Records drawn from a dataset
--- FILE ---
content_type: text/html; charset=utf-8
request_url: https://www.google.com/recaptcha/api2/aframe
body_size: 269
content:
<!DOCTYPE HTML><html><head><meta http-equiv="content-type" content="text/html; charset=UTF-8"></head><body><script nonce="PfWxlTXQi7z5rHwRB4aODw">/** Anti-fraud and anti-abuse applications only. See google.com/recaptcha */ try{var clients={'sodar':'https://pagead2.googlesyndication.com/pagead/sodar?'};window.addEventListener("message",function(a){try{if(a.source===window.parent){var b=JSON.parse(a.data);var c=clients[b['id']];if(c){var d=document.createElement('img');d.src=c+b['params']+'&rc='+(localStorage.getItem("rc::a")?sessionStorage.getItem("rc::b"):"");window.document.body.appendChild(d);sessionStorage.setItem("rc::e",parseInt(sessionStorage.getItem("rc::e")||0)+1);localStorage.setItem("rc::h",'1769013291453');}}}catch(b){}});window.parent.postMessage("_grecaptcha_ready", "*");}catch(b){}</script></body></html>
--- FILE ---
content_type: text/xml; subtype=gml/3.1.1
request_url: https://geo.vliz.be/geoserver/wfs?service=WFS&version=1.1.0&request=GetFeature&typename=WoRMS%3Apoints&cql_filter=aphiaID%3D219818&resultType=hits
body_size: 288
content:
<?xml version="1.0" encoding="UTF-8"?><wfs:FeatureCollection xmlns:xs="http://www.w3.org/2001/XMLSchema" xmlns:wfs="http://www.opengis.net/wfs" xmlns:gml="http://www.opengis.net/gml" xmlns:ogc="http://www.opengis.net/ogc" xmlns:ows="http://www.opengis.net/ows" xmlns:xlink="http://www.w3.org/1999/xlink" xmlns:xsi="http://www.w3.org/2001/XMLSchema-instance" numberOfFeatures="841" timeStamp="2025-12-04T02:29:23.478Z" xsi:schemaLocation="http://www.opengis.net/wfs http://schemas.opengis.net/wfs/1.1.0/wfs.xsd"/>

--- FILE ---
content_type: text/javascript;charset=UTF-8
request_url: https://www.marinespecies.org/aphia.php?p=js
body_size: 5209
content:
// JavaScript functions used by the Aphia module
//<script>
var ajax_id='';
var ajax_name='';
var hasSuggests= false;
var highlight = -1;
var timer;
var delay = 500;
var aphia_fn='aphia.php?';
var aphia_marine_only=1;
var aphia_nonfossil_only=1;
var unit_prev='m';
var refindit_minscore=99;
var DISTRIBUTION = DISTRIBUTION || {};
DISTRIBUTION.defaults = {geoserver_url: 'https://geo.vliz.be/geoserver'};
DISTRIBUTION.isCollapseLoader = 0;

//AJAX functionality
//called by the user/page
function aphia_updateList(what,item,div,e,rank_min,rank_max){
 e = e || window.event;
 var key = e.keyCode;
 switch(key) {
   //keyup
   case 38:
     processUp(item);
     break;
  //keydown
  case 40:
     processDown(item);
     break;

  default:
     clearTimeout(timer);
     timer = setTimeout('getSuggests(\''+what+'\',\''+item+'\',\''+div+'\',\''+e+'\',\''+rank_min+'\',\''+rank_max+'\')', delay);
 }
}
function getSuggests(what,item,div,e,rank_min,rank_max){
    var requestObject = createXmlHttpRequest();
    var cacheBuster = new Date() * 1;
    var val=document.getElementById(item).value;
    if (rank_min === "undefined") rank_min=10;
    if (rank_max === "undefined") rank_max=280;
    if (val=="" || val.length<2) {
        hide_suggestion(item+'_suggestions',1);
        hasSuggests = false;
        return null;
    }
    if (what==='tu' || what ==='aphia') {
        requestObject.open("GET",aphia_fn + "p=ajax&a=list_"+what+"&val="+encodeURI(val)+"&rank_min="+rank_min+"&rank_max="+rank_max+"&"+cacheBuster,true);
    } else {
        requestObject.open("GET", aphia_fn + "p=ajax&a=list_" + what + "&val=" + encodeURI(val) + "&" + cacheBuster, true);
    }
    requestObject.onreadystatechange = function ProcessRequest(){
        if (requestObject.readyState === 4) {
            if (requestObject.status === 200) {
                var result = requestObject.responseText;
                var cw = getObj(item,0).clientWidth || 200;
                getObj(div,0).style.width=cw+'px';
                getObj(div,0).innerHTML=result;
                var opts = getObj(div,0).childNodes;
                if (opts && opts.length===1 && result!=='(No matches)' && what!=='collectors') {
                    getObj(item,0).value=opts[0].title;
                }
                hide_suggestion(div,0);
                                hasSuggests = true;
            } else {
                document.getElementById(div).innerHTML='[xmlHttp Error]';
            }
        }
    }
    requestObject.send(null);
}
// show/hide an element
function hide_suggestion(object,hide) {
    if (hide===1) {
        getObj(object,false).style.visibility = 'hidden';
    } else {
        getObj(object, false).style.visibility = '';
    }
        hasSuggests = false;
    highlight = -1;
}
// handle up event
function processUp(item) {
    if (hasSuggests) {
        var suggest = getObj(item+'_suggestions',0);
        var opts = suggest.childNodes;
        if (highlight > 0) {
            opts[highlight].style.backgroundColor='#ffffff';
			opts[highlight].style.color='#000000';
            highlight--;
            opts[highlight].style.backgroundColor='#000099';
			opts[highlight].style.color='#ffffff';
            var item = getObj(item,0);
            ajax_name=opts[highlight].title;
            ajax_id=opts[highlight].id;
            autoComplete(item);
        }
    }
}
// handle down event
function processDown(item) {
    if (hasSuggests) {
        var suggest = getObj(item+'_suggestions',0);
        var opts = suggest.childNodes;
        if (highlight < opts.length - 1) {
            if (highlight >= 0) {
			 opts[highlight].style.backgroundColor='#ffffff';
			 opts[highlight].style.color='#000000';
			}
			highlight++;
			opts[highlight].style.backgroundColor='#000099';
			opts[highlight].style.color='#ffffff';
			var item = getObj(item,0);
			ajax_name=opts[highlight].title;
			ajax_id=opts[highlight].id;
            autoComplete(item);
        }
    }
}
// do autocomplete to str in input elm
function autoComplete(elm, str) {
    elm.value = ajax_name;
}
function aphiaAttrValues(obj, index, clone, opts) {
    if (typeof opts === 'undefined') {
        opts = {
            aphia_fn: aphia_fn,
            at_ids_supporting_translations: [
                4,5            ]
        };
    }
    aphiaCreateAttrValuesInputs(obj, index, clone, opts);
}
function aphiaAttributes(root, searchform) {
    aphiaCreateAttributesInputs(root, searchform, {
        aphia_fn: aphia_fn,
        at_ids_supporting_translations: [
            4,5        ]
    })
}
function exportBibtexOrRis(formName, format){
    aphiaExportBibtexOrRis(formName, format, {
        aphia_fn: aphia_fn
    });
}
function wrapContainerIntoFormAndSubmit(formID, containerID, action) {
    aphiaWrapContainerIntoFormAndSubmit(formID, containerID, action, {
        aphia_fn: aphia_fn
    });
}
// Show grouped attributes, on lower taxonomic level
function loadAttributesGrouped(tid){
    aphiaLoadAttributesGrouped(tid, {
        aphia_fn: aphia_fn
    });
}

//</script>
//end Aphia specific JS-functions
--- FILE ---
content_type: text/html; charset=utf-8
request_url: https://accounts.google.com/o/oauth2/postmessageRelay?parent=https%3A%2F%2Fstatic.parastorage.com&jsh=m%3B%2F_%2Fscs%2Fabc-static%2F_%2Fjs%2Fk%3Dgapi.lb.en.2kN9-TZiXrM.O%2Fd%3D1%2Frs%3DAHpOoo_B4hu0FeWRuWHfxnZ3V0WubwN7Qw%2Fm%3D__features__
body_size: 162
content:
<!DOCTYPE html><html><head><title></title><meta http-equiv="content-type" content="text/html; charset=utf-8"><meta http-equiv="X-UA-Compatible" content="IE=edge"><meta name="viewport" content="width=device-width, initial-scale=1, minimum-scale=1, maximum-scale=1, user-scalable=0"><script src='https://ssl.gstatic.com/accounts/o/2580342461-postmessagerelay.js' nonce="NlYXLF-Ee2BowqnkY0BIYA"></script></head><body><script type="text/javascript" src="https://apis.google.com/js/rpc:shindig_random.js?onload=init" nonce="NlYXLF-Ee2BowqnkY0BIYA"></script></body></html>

### What is needed
Lines above with "backgroundColor" in them are the ones to copy.

### Result
            opts[highlight].style.backgroundColor='#ffffff';
            opts[highlight].style.backgroundColor='#000099';
			 opts[highlight].style.backgroundColor='#ffffff';
			opts[highlight].style.backgroundColor='#000099';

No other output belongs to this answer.